** Start of Extracted records **

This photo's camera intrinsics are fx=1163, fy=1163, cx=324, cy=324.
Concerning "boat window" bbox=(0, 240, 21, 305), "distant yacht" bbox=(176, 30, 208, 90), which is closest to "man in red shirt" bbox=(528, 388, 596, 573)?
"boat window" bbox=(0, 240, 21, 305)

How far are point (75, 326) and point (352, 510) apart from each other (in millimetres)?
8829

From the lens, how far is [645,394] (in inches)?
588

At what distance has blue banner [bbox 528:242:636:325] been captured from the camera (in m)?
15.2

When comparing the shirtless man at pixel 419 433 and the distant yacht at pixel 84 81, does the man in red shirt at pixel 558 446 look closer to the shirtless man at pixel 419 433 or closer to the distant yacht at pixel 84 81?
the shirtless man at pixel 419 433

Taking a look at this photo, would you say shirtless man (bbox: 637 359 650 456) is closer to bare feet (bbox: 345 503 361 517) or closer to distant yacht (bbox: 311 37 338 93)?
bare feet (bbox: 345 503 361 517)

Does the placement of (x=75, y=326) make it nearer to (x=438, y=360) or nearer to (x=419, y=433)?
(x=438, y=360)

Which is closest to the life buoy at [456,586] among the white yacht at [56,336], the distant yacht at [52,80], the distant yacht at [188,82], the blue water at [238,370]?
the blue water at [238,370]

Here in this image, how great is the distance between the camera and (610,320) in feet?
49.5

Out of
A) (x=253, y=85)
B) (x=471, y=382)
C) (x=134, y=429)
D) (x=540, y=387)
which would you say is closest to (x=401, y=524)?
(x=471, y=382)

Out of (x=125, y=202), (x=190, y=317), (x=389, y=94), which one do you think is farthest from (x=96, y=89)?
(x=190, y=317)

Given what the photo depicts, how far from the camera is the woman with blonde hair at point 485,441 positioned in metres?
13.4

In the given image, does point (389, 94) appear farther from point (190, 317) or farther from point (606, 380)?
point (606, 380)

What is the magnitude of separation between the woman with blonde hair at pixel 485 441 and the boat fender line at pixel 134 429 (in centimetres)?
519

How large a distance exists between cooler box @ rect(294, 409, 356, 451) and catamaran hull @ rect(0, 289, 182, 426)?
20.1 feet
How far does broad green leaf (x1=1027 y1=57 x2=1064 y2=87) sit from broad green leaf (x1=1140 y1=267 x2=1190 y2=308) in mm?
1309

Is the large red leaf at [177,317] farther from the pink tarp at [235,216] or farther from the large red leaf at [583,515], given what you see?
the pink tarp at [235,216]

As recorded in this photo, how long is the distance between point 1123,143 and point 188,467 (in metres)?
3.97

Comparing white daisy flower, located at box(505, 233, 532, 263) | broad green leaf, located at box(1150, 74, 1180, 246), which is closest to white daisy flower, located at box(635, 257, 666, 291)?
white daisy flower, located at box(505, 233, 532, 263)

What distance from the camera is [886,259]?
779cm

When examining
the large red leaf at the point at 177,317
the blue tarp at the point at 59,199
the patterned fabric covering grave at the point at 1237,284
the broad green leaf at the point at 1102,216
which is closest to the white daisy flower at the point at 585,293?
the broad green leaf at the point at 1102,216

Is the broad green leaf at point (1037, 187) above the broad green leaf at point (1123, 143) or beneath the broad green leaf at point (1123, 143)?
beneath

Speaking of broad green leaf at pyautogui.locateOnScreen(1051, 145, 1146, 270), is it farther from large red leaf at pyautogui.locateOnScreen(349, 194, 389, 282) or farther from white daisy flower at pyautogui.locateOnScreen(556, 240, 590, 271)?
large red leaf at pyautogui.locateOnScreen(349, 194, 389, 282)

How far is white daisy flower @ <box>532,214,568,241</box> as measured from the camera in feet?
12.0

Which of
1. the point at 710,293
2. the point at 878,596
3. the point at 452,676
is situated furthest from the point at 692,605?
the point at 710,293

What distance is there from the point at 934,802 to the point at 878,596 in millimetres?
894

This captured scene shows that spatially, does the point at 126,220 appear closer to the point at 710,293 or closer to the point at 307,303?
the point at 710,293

** End of Extracted records **

◆ Directions for this task
Reproduce all of the records above word for word, with no changes.

◆ Problem solution
This photo's camera intrinsics are fx=1163, fy=1163, cx=324, cy=324.
Concerning "boat window" bbox=(0, 240, 21, 305), "distant yacht" bbox=(176, 30, 208, 90), which is closest to "man in red shirt" bbox=(528, 388, 596, 573)?
"boat window" bbox=(0, 240, 21, 305)

How far are point (75, 326) and point (352, 510) apart from each other (in millimetres)?
8829

From the lens, how far is [645,394] (in inches)?
588

At what distance has blue banner [bbox 528:242:636:325] been captured from the camera (in m)?
15.2

When comparing the shirtless man at pixel 419 433 and the distant yacht at pixel 84 81, does the man in red shirt at pixel 558 446 look closer to the shirtless man at pixel 419 433 or closer to the distant yacht at pixel 84 81?
the shirtless man at pixel 419 433

Taking a look at this photo, would you say shirtless man (bbox: 637 359 650 456) is closer to bare feet (bbox: 345 503 361 517) or closer to distant yacht (bbox: 311 37 338 93)?
bare feet (bbox: 345 503 361 517)

Does the placement of (x=75, y=326) make it nearer to (x=438, y=360) or nearer to (x=419, y=433)?
(x=438, y=360)

Which is closest to the life buoy at [456,586] among the white yacht at [56,336], the distant yacht at [52,80], the distant yacht at [188,82], the blue water at [238,370]?
the blue water at [238,370]

Here in this image, how great is the distance between the camera and (610,320) in feet?
49.5

Out of
A) (x=253, y=85)
B) (x=471, y=382)
C) (x=134, y=429)
D) (x=540, y=387)
which would you say is closest to (x=401, y=524)?
(x=471, y=382)

Out of (x=125, y=202), (x=190, y=317), (x=389, y=94), which one do you think is farthest from (x=96, y=89)?
(x=190, y=317)

Given what the photo depicts, how far from the camera is the woman with blonde hair at point 485,441 positioned in metres?
13.4

In the given image, does point (389, 94) appear farther from point (190, 317) or farther from point (606, 380)?
point (606, 380)

What is the magnitude of separation between the woman with blonde hair at pixel 485 441 and the boat fender line at pixel 134 429 (in centimetres)?
519

How large a distance exists between cooler box @ rect(294, 409, 356, 451) and catamaran hull @ rect(0, 289, 182, 426)?
20.1 feet
How far does broad green leaf (x1=1027 y1=57 x2=1064 y2=87) sit from broad green leaf (x1=1140 y1=267 x2=1190 y2=308) in mm?
1309

Is the large red leaf at [177,317] farther from the pink tarp at [235,216] or farther from the large red leaf at [583,515], given what you see?
the pink tarp at [235,216]

As recorded in this photo, how long is the distance between point 1123,143 and point 188,467 (in metres)?
3.97

Comparing white daisy flower, located at box(505, 233, 532, 263) | broad green leaf, located at box(1150, 74, 1180, 246), which is closest to white daisy flower, located at box(635, 257, 666, 291)?
white daisy flower, located at box(505, 233, 532, 263)

What distance from the camera is [886,259]?
779cm

When examining
the large red leaf at the point at 177,317
the blue tarp at the point at 59,199
the patterned fabric covering grave at the point at 1237,284
the broad green leaf at the point at 1102,216
which is closest to the white daisy flower at the point at 585,293?
the broad green leaf at the point at 1102,216

Is the broad green leaf at point (1037, 187) above the broad green leaf at point (1123, 143) or beneath the broad green leaf at point (1123, 143)?
beneath

Speaking of broad green leaf at pyautogui.locateOnScreen(1051, 145, 1146, 270), is it farther from large red leaf at pyautogui.locateOnScreen(349, 194, 389, 282) or farther from white daisy flower at pyautogui.locateOnScreen(556, 240, 590, 271)?
large red leaf at pyautogui.locateOnScreen(349, 194, 389, 282)

How far is white daisy flower @ <box>532,214,568,241</box> as measured from the camera in feet?
12.0

Which of
1. the point at 710,293
2. the point at 878,596
3. the point at 452,676
is situated furthest from the point at 692,605?
the point at 710,293

What distance is there from the point at 934,802 to the point at 878,596 in millimetres?
894

This captured scene shows that spatially, does the point at 126,220 appear closer to the point at 710,293 or closer to the point at 307,303?
the point at 710,293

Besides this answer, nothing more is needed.